Ifrah Andleeb

and 2 more

Machine learning (ML) has become essential for tasks like detection and classification in autonomous vehicles (AVs). However, ML models are vulnerable to adversarial attacks, which can undermine passenger trust and raise safety concerns in autonomous driving systems. This is especially critical in systems like traffic sign recognition (TSR), where a misclassification caused by an adversarial attack could lead to serious safety risks. In this work, we propose a lightweight yet accurate defense system against adversarial attacks in TSR systems.
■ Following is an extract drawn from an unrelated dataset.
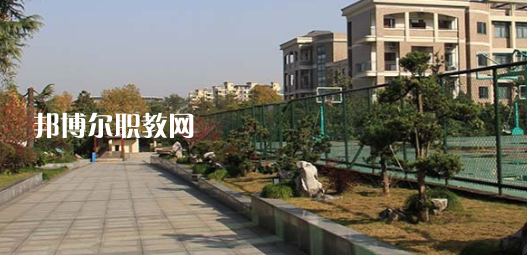 杭州市城西中學(xué)職高部地址在哪里，哪個(gè)地區(qū)，哪個(gè)城市?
Specifically, we first investigate the vulnerabilities of TSR models to adversarial attacks, where adversarial attacks, such as projected gradient descent (PGD) and the fast gradient sign method (FGSM), are considered and an adversarial attack pipeline is proposed that focuses on specific regions of interest (ROI) in traffic signs using a ScoreCAM-based approach to improve the effectiveness of FGSM and PGD attacks on TSR models. These attacks manipulate the input data to mislead the models, achieving a high attack success rate (ASR) by exploiting their vulnerabilities. Then, to address adversarial attacks, we propose a dual autoencoder-based defense system against adversarial attacks on traffic signs. This model combines two encoders that work collaboratively: one optimized for global feature extraction and the other for local features. The defense mechanism also integrates residual connections to retain important features of the input and attention mechanism to highlight critical regions in traffic sign images. Experimental results demonstrate that the proposed defense model outperforms existing works with a test classification accuracy of 96.08% and 96.69% against PGD and FGSM attack scenarios, respectively, while maintaining a fraction of the model size (approximately 9MBs) and a reduced parameter count, thereby making it the most lightweight and high-performance model available for TSR.